▸ THE DATA:
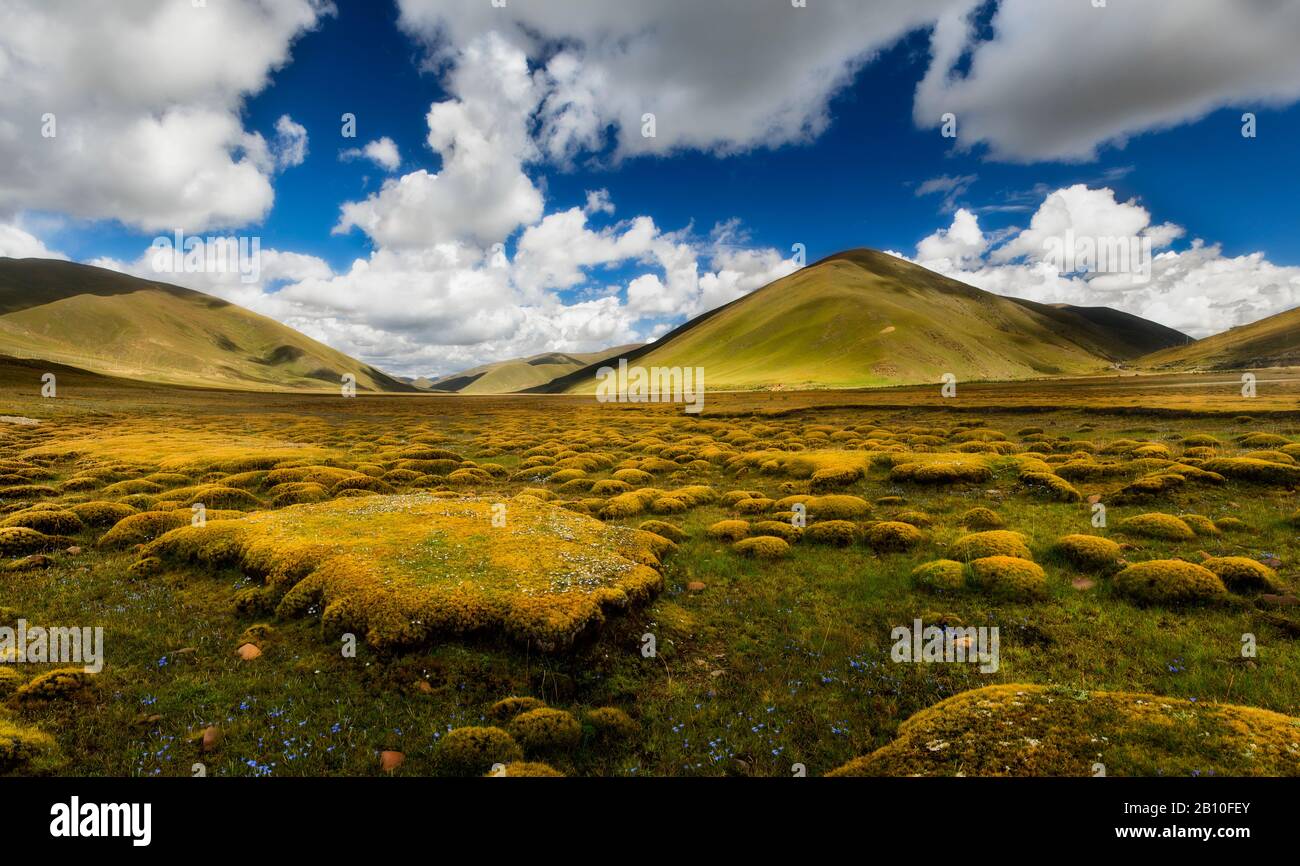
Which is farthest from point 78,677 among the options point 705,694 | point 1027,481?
point 1027,481

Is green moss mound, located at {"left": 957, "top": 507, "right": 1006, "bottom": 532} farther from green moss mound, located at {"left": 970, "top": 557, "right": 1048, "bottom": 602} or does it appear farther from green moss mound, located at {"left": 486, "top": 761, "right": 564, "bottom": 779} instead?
green moss mound, located at {"left": 486, "top": 761, "right": 564, "bottom": 779}

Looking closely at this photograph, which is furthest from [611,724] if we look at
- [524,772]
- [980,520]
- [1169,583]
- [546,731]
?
[980,520]

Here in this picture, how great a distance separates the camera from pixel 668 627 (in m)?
13.9

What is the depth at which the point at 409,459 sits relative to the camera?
3938cm

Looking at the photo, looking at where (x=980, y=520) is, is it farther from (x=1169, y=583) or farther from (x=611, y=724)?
(x=611, y=724)

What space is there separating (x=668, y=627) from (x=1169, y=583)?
13698 mm

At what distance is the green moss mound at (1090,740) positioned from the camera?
6.42m

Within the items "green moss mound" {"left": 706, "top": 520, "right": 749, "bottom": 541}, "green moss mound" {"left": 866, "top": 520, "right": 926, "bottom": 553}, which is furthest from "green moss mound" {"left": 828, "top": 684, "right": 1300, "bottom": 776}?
"green moss mound" {"left": 706, "top": 520, "right": 749, "bottom": 541}

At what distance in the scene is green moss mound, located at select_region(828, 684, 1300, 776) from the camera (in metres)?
6.42

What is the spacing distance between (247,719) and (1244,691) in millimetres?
18987

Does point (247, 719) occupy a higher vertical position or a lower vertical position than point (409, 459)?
lower

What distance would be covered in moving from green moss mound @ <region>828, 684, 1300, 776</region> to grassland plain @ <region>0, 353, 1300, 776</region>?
0.04 meters
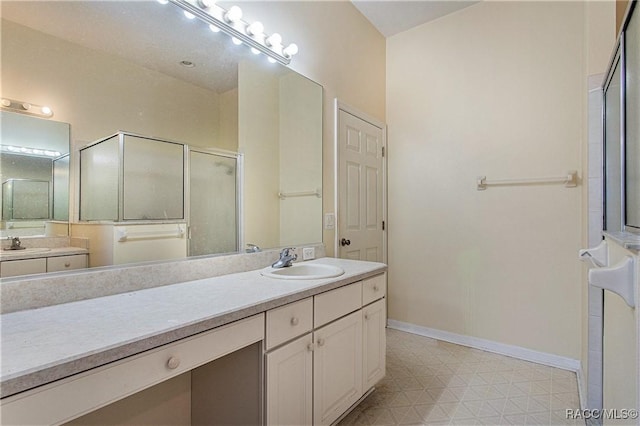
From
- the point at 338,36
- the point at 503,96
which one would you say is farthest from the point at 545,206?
the point at 338,36

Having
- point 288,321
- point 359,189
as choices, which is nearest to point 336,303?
point 288,321

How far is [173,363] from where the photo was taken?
891 millimetres

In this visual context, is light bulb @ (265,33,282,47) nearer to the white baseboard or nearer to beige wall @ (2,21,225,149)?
beige wall @ (2,21,225,149)

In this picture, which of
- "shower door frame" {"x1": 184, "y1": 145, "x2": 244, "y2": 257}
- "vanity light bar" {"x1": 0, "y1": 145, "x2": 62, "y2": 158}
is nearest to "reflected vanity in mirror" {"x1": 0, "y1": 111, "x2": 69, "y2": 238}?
"vanity light bar" {"x1": 0, "y1": 145, "x2": 62, "y2": 158}

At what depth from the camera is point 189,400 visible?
4.90 feet

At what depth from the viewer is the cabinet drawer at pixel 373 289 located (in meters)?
1.75

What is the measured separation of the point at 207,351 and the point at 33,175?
0.83 meters

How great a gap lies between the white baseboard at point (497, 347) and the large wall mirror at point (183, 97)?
4.65 ft

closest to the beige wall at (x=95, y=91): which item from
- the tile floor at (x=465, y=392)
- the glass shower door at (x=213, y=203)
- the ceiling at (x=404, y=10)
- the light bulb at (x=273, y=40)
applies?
the glass shower door at (x=213, y=203)

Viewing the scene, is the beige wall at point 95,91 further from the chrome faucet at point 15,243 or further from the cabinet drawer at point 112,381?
the cabinet drawer at point 112,381

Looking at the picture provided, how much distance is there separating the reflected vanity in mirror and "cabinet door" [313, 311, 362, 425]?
1.10 meters

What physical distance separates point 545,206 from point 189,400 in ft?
8.50

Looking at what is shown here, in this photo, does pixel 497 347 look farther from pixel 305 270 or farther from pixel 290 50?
pixel 290 50

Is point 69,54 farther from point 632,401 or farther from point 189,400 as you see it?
point 632,401
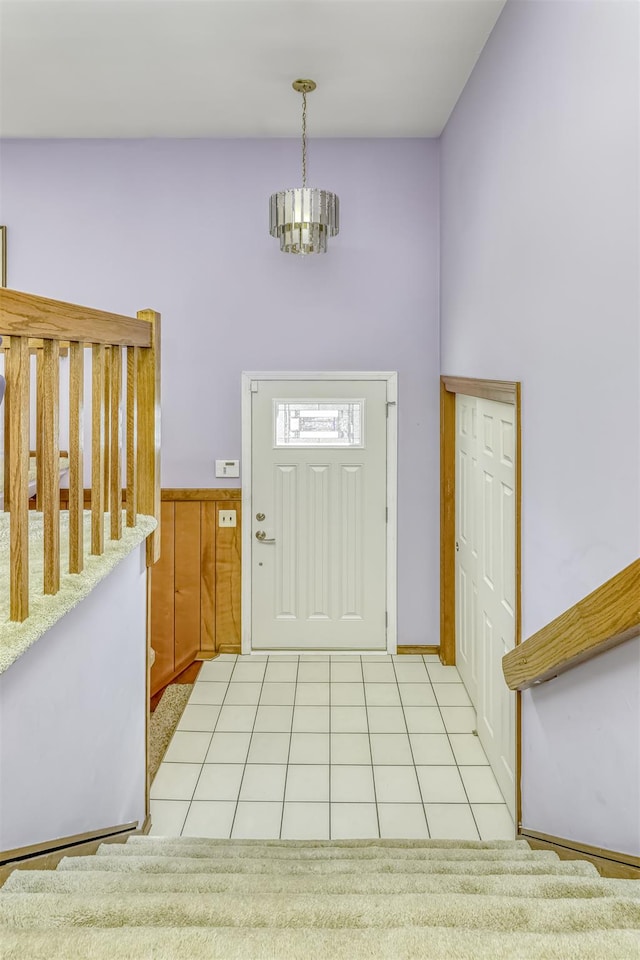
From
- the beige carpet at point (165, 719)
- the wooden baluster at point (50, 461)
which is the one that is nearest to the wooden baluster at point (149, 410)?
the wooden baluster at point (50, 461)

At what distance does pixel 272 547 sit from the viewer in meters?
4.75

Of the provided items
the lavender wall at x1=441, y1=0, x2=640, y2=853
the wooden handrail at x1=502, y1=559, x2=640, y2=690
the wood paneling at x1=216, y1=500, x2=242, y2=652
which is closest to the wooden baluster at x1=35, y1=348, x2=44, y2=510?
the wooden handrail at x1=502, y1=559, x2=640, y2=690

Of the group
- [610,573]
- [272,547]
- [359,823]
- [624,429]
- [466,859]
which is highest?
[624,429]

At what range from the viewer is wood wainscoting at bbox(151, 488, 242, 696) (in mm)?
4727

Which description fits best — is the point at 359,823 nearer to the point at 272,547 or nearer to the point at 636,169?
the point at 272,547

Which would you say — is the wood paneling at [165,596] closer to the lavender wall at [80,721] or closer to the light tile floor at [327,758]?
the light tile floor at [327,758]

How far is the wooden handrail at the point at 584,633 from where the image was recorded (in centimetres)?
147

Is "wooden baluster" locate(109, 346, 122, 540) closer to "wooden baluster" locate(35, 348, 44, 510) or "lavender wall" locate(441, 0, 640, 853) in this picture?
"wooden baluster" locate(35, 348, 44, 510)

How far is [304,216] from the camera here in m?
3.79

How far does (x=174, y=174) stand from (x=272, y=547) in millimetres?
2472

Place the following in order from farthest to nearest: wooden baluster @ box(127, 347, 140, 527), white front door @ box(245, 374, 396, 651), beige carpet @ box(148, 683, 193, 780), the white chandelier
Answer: white front door @ box(245, 374, 396, 651) < the white chandelier < beige carpet @ box(148, 683, 193, 780) < wooden baluster @ box(127, 347, 140, 527)

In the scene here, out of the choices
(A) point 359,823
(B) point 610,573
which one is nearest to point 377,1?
(B) point 610,573

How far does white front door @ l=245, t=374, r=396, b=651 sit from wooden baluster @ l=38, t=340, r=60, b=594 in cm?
292

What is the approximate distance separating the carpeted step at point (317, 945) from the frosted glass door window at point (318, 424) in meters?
3.72
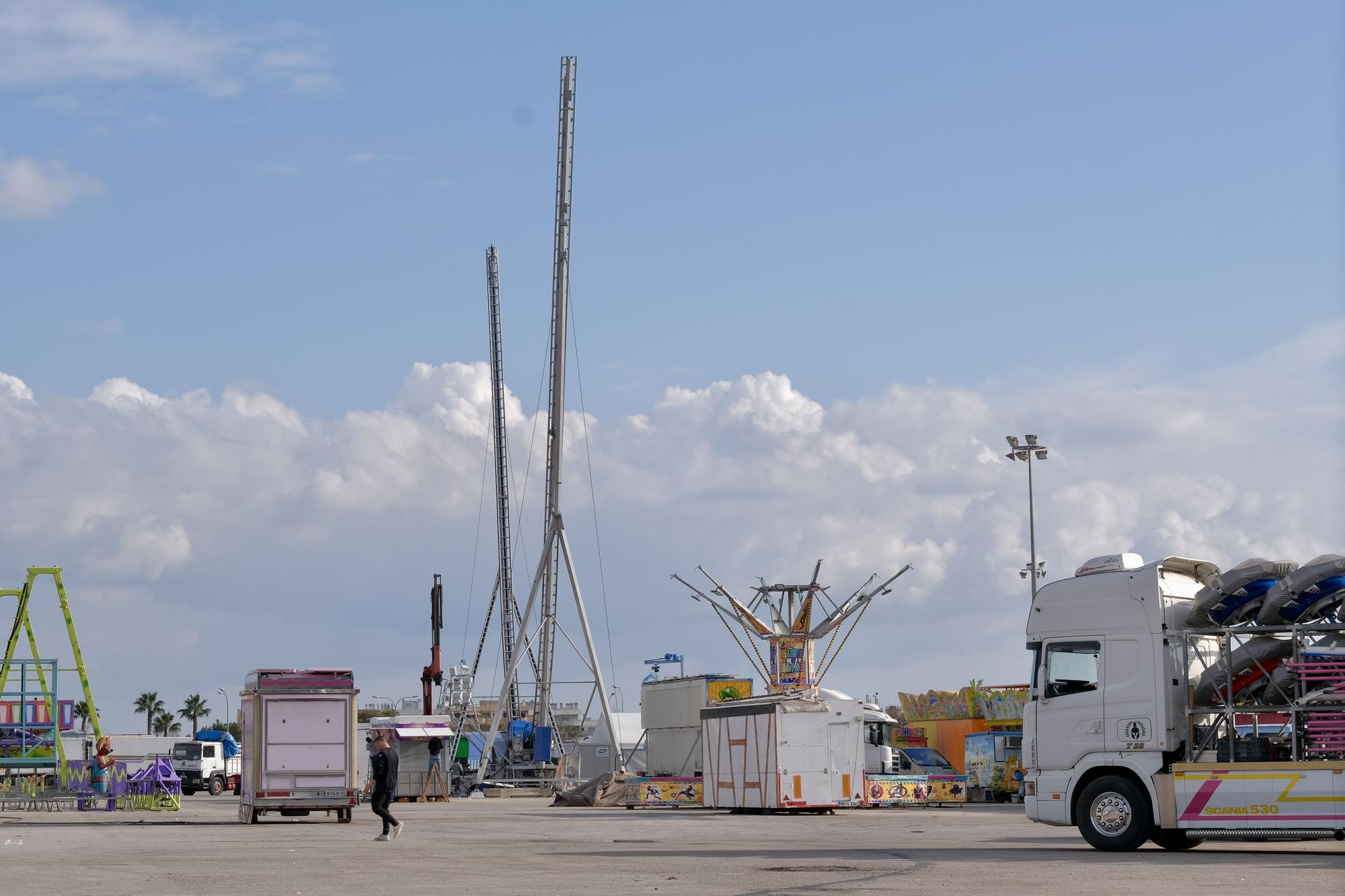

▸ AIM OF THE EXERCISE:
Copy out every one of the rows above word for word, and leave the pictures out of your copy.

▸ OUTPUT FOR THIS TASK:
Which is farthest from point 78,677 among the options point 705,694 | point 1027,481?
point 1027,481

Is green moss mound, located at {"left": 957, "top": 507, "right": 1006, "bottom": 532} farther from green moss mound, located at {"left": 970, "top": 557, "right": 1048, "bottom": 602} or does it appear farther from green moss mound, located at {"left": 486, "top": 761, "right": 564, "bottom": 779} instead?
green moss mound, located at {"left": 486, "top": 761, "right": 564, "bottom": 779}

Looking closely at this photograph, which is furthest from [611,724] if we look at
- [524,772]
- [980,520]
- [1169,583]
- [546,731]
?
[980,520]

Here in this picture, how great a distance separates the camera from pixel 668 627 (in m)?
13.9

What is the depth at which the point at 409,459 sits relative to the camera?
3938cm

Looking at the photo, looking at where (x=980, y=520) is, is it farther from (x=1169, y=583) or farther from (x=611, y=724)?
(x=611, y=724)

What space is there separating (x=668, y=627) from (x=1169, y=583)?
13698 mm

At what distance is the green moss mound at (1090,740) positioned from the camera?
6.42m

Within the items "green moss mound" {"left": 706, "top": 520, "right": 749, "bottom": 541}, "green moss mound" {"left": 866, "top": 520, "right": 926, "bottom": 553}, which is furthest from "green moss mound" {"left": 828, "top": 684, "right": 1300, "bottom": 776}?
"green moss mound" {"left": 706, "top": 520, "right": 749, "bottom": 541}

At what distance in the scene is green moss mound, located at select_region(828, 684, 1300, 776) from the camera (in metres)?
6.42

What is the spacing distance between (247,719) and (1244,691) in millimetres?
18987

Does point (247, 719) occupy a higher vertical position or a lower vertical position than point (409, 459)?
lower

What distance would be covered in moving from green moss mound @ <region>828, 684, 1300, 776</region> to grassland plain @ <region>0, 353, 1300, 776</region>?
0.04 meters
From
- the point at 338,36
- the point at 503,96
which one would you say is farthest from the point at 545,206?
the point at 338,36

Having
- point 288,321
- point 359,189
as choices, which is nearest to point 336,303?
point 288,321

How far is [173,363] from where the photo was taken?
891 millimetres

In this visual context, is light bulb @ (265,33,282,47) nearer to the white baseboard or nearer to beige wall @ (2,21,225,149)?
beige wall @ (2,21,225,149)

In this picture, which of
- "shower door frame" {"x1": 184, "y1": 145, "x2": 244, "y2": 257}
- "vanity light bar" {"x1": 0, "y1": 145, "x2": 62, "y2": 158}
is nearest to "reflected vanity in mirror" {"x1": 0, "y1": 111, "x2": 69, "y2": 238}?
"vanity light bar" {"x1": 0, "y1": 145, "x2": 62, "y2": 158}

At what depth from the camera is point 189,400 visible?
4.90 feet

At what depth from the viewer is the cabinet drawer at pixel 373 289 located (in meters)?
1.75

What is the measured separation of the point at 207,351 and the point at 33,175?
0.83 meters

How great a gap lies between the white baseboard at point (497, 347) and the large wall mirror at point (183, 97)?
4.65 ft

closest to the beige wall at (x=95, y=91): which item from
- the tile floor at (x=465, y=392)
- the glass shower door at (x=213, y=203)
- the ceiling at (x=404, y=10)
- the light bulb at (x=273, y=40)
applies?
the glass shower door at (x=213, y=203)

Viewing the scene, is the beige wall at point 95,91 further from the chrome faucet at point 15,243 or further from the cabinet drawer at point 112,381?
the cabinet drawer at point 112,381

Looking at the picture provided, how much distance is there separating the reflected vanity in mirror and "cabinet door" [313, 311, 362, 425]?
1.10 meters

What physical distance separates point 545,206 from point 189,400 in ft?
8.50

Looking at what is shown here, in this photo, does pixel 497 347 look farther from pixel 305 270 or farther from pixel 290 50?
pixel 290 50

Is point 69,54 farther from point 632,401 or farther from point 189,400 as you see it?
point 632,401
From
- the beige carpet at point (165, 719)
- the wooden baluster at point (50, 461)
which is the one that is nearest to the wooden baluster at point (149, 410)?
the wooden baluster at point (50, 461)

At what distance does pixel 272 547 sit from the viewer in meters?
4.75

Of the provided items
the lavender wall at x1=441, y1=0, x2=640, y2=853
the wooden handrail at x1=502, y1=559, x2=640, y2=690
the wood paneling at x1=216, y1=500, x2=242, y2=652
which is closest to the wooden baluster at x1=35, y1=348, x2=44, y2=510?
the wooden handrail at x1=502, y1=559, x2=640, y2=690

Of the group
- [610,573]
- [272,547]
- [359,823]
- [624,429]
- [466,859]
which is highest?
[624,429]

At what range from the viewer is wood wainscoting at bbox(151, 488, 242, 696) (in mm)?
4727

Which description fits best — is the point at 359,823 nearer to the point at 272,547 or nearer to the point at 636,169?
the point at 272,547

Which would you say — is the wood paneling at [165,596] closer to the lavender wall at [80,721] or closer to the light tile floor at [327,758]?
the light tile floor at [327,758]

How far is the wooden handrail at the point at 584,633 from where the image was recorded (in centimetres)?
147

Is "wooden baluster" locate(109, 346, 122, 540) closer to "wooden baluster" locate(35, 348, 44, 510) or "lavender wall" locate(441, 0, 640, 853) in this picture?
"wooden baluster" locate(35, 348, 44, 510)

How far is [304,216] from the camera here in m?
3.79

How far does (x=174, y=174) stand from (x=272, y=547) in millimetres?
2472

Place the following in order from farthest to nearest: wooden baluster @ box(127, 347, 140, 527), white front door @ box(245, 374, 396, 651), beige carpet @ box(148, 683, 193, 780), the white chandelier
Answer: white front door @ box(245, 374, 396, 651) < the white chandelier < beige carpet @ box(148, 683, 193, 780) < wooden baluster @ box(127, 347, 140, 527)

In the scene here, out of the choices
(A) point 359,823
(B) point 610,573
which one is nearest to point 377,1?
(B) point 610,573

How far does white front door @ l=245, t=374, r=396, b=651 sit from wooden baluster @ l=38, t=340, r=60, b=594 in cm?
292

What is the approximate distance separating the carpeted step at point (317, 945) from the frosted glass door window at point (318, 424) in meters?
3.72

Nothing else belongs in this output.